The Government is hardly widely loved; nor is it massively unpopular. There is a strong mood for change coalescing mainly around Sinn Féin, for sure. But the expectation that Sinn Féin will sweep the boards and crush its opponents is not – not yet anyway – borne out by the numbers. The mood for change is tempered by the fact that lots of people don’t want absolutely everything to change. Despite the prominence in our public debate of the promoters of revolutionary change – notably TDs from People Before Profit –, this point of view remains very much a minority allegiance. Perhaps that will change, though I think not.
In summary then, with the combined support for the Government parties at about 45 per cent, the combined support of Sinn Féin and other Opposition parties at something similar, and independents picking up the rest, the political and electoral future is up for grabs. The shape of the next Government is yet to be settled.
If I’m right about this, some important conclusions inevitably present themselves. One in particular: Sinn Féin still has to win it. The Government’s shortcomings will be not enough on their own to deliver power. Sinn Féin will have to convince enough people that it will be better.
The party, of course, realised this long ago, and so began to consciously manage the difficult balancing act of promising change while reassuring people that the things they like – a strong economy, a large welfare state, a stable society – won’t change. Success has been mixed so far. My guess is that the only way to manage this challenge is to be clear about what the party would do in Government. As two examples demonstrated this week, that is a difficult path to walk.

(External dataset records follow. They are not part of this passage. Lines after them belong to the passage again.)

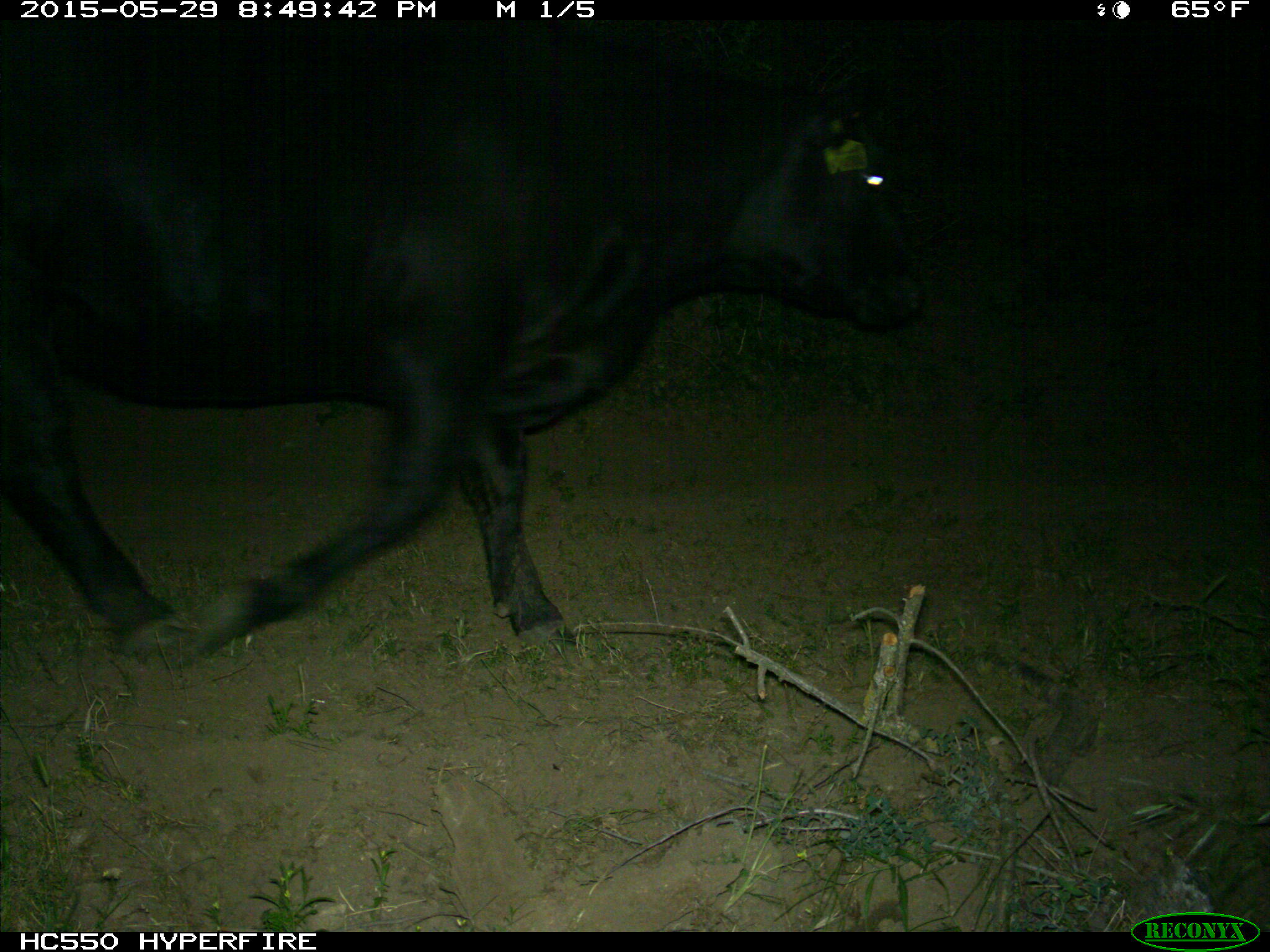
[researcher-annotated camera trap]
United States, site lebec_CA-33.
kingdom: Animalia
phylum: Chordata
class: Mammalia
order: Artiodactyla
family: Bovidae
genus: Bos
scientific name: Bos taurus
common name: domestic cow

The first example was when Conor Gallagher revealed in The Irish Times that a secret agreement between the Irish and British governments, under which RAF jets police Russian intrusions into Irish airspace, has been in operation since the early days of the Cold War. It was quite the scoop. The Government refused to confirm or deny, citing national security concerns (pull the other one; I think the Russians know that the jets buzzing them aren’t Irish). But ministers insisted that if there were any arrangements, they were fully in accordance with Irish neutrality. Of course they are. That’s why they’re kept secret.
Sinn Féin immediately demanded a briefing on all this, a request which at the time of writing had not been responded to. What I found interesting, though, was that the party didn’t immediately call for the cessation of the arrangement. Subsequent inquiries, as we report today, revealed that the party has abandoned its commitment to withdraw from the EU’s military co-operation programme (Pesco) and the Nato Partnership for Peace. This is, depending on how you look at these things, a sensible adjustment in the party’s foreign policy, or a shameful abandonment of its principles. Either way, it is clearly done with one eye on being in Government. It is not the boldest prediction you will ever hear to say we can expect more of this.
The second example on the other story of the week: the sky-high costs of groceries, and what the Government might do about it. Sinn Féin was vocal and effective in challenging the Coalition for its talk-loudly-and-carry-a-small-stick approach. But when asked “what would you do?” by a tenacious Sarah McInerney on RTÉ’s Drivetime radio programme, Sinn Féin’s Louise O’Reilly was suddenly uncharacteristically coy. The best that McInerney could get out of her was: “We need to set targets”. What exactly these might be, or how they could be enforced, remained unexplained.
Coming up with worked-out plans for reform that could actually be implemented in Government and then communicating them is a lot harder than merrily lambasting the incumbents at every turn. But ultimately it is the only thing guaranteed to translate buoyant opinion polls in opposition into a true mandate for Government. Sinn Féin has clearly grasped this. Expect much reassuring of the base that their leaders have not sold out, as the party inches towards the governing centre.